======== Texto fornecido

Poder, mérito e riqueza

Eu mereço tudo de bom

 


 

 

Reflexão. Merecer tudo de bom é uma boa crença?

Merecer tudo de bom é quadro esperado para um infante. É natural uma criança entrar no mercado ou numa loja de brinquedos e, a princípio, desejar tudo que vê. E, com o tempo, aprende a selecionar, a reconhecer seus limites, a ter foco também. Mas nem todas. Há cada vez mais adultos que defendem a máxima: mereço tudo de bom!

Desejar tudo de bom é quadro patológico e pode resultar em depressão.

Ninguém poderá comer tudo de bom, morar em todos os lugares bons, ter todas as pessoas boas por amigos, frequentar todas as boas noitadas e festas. TUDO é algo muito, muito amplo. O mundo todo é apenas parte de tudo, ínfimo planeta no universo.

Pense numa educação que ensine que merecemos TUDO de bom. E que as crianças acreditem. Teremos uma geração ávida por sucesso, por reconhecimento, consumista de tudo, sem limites, basta que SEJA BOM. As coisas desejáveis, não o desejante.

Tudo de bom sempre é muito mais do que temos, muito mais do que podemos consumir, muito mais do que podemos aproveitar. Tudo que temos sempre é pouco, é pequena parcela do todo, afinal são quase oito bilhões de pessoas no mundo. E mesmo que tudo que eu tenho fosse muito bom, sempre pode ficar melhor. O pensamento ou desejo eu mereço tudo de bom nos levaria, se realmente investirmos e acreditarmos nele, a uma eterna insatisfação com o que temos.

================
======== Trechos de dados

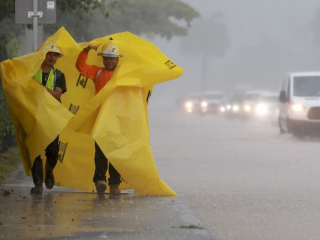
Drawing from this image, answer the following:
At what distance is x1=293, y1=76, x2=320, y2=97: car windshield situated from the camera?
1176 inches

================
======== Trechos de dados

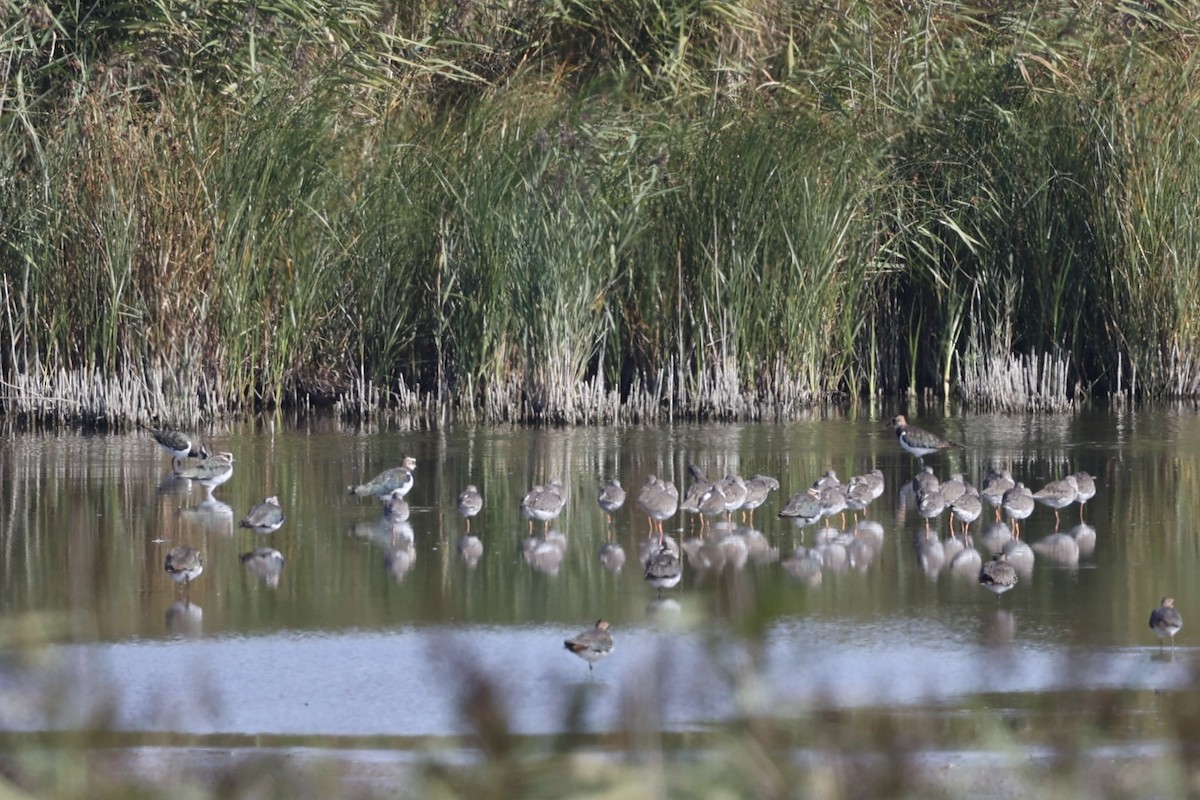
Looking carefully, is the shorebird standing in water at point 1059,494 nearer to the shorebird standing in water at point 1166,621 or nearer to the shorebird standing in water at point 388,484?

================

> **Tarefa proposta**: No texto sobre a crença de merecer tudo de bom, em que pode resultar o desejo de tudo de bom?

> **Resposta do exercício**: Pode resultar em depressão.